Memo to TV execs: The Oscars are dead.
Sunday night’s nail-in-the-coffin Oscarscast on ABC plunged to an all-time low of 9.85 million viewers, down an almost incomprehensible 60 percent from the 24 million who watched last year’s telecast — and that was the lowest ever. It was also the first time in the show’s history that less than 10 million people tuned in, ratings territory once considered (sniff) pedestrian for the Academy Awards
This from a supposed must-see event that in its heyday regularly averaged anywhere from 40 to 50 million viewers and soared to an all-time high of nearly 60 million in 1998. Imagine that.
Those days are long gone now. It’s easy to excuse Sunday night’s dreadful showing by throwing in the pandemic factor, viewer fatigue, a hostless format and the past year’s dearth of breakout movies. But the Oscars have been shedding viewers since 2014, the last time it scored more than 40 million sets of eyeballs, as have most of the roughly 48 other televised awards shows (notably the Grammys, Emmys and CMAs).

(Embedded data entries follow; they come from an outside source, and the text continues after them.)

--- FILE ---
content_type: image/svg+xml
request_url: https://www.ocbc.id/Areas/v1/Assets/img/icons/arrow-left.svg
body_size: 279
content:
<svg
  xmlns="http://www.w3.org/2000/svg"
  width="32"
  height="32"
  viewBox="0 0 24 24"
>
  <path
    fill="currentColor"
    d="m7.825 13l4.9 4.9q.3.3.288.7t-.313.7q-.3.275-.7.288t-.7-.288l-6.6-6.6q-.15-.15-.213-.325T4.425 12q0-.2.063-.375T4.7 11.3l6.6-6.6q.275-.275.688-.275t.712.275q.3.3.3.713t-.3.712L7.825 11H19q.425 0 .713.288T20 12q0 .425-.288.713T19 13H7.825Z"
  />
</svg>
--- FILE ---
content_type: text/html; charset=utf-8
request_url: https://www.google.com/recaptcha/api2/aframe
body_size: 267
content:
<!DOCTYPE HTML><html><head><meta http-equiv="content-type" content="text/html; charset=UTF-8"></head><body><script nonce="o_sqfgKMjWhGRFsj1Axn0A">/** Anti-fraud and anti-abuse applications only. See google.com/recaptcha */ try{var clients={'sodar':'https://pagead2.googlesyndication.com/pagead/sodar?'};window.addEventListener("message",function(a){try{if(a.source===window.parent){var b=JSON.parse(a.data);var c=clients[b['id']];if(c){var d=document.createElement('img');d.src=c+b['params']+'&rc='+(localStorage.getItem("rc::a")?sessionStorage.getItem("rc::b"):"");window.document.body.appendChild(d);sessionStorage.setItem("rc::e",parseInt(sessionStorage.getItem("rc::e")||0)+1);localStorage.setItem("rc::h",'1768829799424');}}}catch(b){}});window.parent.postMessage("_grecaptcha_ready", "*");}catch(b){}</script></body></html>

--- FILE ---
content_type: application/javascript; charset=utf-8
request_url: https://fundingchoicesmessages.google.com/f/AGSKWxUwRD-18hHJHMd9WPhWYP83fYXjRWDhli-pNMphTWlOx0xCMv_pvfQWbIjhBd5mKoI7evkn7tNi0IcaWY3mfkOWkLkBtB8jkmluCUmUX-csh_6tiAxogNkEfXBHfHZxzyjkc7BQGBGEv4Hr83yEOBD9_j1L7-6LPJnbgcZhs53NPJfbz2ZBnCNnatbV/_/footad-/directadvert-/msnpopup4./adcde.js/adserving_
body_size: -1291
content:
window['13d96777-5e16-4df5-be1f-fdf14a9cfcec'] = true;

And therein lies the rub: It’s the digital age, with many viewing platforms available for watching at your leisure — particularly this past year, when movies were streamed at home. There are too many awards shows on television, and people just don’t care anymore — particularly regarding the Oscars, an annual glacially paced parade of self-congratulatory pats on the back, lame monologues (with rare exception) and politics.
Try as it might, it can’t seem to get out of its own way — which doesn’t bode well for its future as a prime-time television broadcast.